Joint doctors’ strikes are hampering the NHS’s efforts to help people in need of urgent care, including cancer and heart patients and women in need of caesarean sections, health bosses have said.
The health service said the joint walkout of both junior doctors and consultants in England has caused “significant disruption and risk” to patients.
As well as having an impact on the service’s ability to care for people in need of “urgent, time-sensitive” care, the strikes have also led to problems in emergency care, NHS England warned.
But in response, doctors’ leaders said the NHS should not have booked in operations in the days leading up to strikes so the service was better prepared to cope during the mass walkout of doctors.
Despite the record high waiting lists, the British Medical Association (BMA) said that hospitals “have not been appropriately rescheduling non-urgent elective activity in the days leading up to and during strike action”.
The union claims this affected the service’s ability to prioritise urgent cases.
In a letter to the BMA, NHS England leaders said: “We are increasingly concerned that the cumulative impact of this action is causing significant disruption and risk to patients.
“We are extremely concerned that Christmas Day cover is insufficient to ensure appropriate levels of patient safety are being maintained across local health systems.”
They warned that the Christmas Day level of staffing is leading to problems in emergency care and affecting the NHS’s ability to “manage” urgent cases.

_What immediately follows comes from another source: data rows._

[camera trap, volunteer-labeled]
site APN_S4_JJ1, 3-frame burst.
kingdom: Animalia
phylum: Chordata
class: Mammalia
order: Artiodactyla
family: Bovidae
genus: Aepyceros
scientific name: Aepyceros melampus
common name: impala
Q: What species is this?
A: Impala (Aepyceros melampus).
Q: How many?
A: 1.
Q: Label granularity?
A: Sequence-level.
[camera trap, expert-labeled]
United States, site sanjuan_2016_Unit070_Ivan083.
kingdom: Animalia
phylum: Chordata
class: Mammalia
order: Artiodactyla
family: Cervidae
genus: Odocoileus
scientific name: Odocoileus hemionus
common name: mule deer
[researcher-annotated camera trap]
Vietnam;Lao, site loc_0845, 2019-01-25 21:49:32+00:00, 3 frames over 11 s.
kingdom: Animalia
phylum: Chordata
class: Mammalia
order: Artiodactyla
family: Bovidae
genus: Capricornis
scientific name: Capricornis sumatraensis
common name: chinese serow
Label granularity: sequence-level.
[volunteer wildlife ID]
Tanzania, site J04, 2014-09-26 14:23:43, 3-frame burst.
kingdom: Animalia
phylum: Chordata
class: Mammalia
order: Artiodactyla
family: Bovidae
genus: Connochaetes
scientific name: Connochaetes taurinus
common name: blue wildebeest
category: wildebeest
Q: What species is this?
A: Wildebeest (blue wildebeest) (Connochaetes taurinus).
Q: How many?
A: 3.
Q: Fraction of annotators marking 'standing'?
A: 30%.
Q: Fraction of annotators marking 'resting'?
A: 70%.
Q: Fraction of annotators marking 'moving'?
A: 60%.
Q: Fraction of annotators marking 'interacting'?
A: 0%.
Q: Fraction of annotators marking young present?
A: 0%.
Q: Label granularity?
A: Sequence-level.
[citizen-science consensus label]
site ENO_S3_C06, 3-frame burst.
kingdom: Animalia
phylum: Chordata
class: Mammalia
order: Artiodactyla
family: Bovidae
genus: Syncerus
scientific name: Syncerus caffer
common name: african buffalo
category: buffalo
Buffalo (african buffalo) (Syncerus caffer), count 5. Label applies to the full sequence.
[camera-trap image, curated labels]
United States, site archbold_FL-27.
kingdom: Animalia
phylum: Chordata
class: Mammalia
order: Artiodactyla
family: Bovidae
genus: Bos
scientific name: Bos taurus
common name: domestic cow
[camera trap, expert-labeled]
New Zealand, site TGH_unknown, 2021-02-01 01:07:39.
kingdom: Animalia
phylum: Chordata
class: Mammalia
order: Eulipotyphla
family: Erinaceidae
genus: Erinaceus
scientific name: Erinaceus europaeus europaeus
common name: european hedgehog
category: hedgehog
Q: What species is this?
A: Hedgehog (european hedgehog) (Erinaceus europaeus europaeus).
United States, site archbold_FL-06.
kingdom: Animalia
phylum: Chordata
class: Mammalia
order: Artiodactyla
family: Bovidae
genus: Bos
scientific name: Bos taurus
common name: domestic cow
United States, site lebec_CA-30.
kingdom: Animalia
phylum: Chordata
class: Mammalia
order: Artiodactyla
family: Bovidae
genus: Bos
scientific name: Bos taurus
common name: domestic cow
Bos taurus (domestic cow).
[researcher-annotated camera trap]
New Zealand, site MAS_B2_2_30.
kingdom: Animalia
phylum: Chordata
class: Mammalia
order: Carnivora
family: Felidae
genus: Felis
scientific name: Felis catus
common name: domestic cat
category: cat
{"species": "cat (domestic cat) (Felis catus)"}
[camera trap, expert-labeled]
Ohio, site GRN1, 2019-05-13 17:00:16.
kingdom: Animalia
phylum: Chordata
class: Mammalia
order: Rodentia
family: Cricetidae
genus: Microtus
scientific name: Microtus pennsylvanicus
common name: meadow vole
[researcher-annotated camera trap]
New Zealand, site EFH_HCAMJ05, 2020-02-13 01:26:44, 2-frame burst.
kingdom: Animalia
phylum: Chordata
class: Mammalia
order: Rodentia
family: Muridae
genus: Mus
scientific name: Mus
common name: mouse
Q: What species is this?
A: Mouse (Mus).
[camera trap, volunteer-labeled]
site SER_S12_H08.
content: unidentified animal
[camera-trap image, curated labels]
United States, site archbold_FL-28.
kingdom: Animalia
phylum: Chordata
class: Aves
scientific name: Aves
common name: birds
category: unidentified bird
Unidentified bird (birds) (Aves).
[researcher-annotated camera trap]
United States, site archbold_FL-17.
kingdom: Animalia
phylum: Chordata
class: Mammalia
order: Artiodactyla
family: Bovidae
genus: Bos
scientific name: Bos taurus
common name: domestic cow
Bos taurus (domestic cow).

“We are becoming increasingly concerned that combined periods of industrial action are impacting on our ability to manage individuals who require time-sensitive urgent treatment, for example cardiac, cancer or cardiovascular patients, or women needing urgent caesarean sections,” the letter states.
“Although we recognise that consultants have been giving six weeks’ notice of industrial action, we are anxious this in itself is not sufficient to appropriately maintain safe care for these patients,” they added.
NHS officials called for more talks with the BMA to discuss how to strengthen patient safety during walkouts.
A letter of response, penned by Professor Philip Banfield, chairman of council at the BMA, said that the union was “committed to ensuring that patients are safe during strikes”.
Dr Banfield wrote: “Unfortunately, reports from around the country show that trusts have not been appropriately rescheduling non-urgent elective activity in the days leading up to and during
strike action – directly impacting on the ability of the wider service to prioritise more urgent cases.”
Medics are in the midst of the longest joint walkout in NHS history.
During the three-day walk out, which ends at 7am on Thursday, medics are providing Christmas Day only cover, meaning that emergency care only is being provided.
The strike comes just days after the last – consultants in England went on strike on September 19 and 20, and were joined by junior colleagues on September 20. Christmas Day levels of cover were provided on these days.
Junior doctors continued a full walkouts on September 21 and September 22.
Dr Banfield added: “There is clear evidence of the failure by some trusts to adequately prepare for industrial action. In particular the BMA is aware that some trusts have continued with significant amounts of elective activity during industrial action and have failed to reschedule non-urgent elective care in an attempt to meet political targets. This is causing unnecessary risk of harm.”
There are 7.68 million people in England waiting to start routine hospital treatment.
It comes as the Prime Minister said the strikes are “politically motivated” and “not in the spirit of the NHS”.
Speaking at the Conservative Party conference in Manchester, Rishi Sunak said: “We have negotiated and reached pay deals with over a million NHS workers, including nurses and hospital porters.
“We have met the recommendations of the independent pay review bodies for junior doctors and consultants in full.
“We have cut the taxes on their pensions as they requested. But they continue to demand massive unaffordable pay rises.
“And that they have chosen to walk out this week says it all. This strike is all about politics, not patients.
“These strikes are not in the spirit of the NHS.”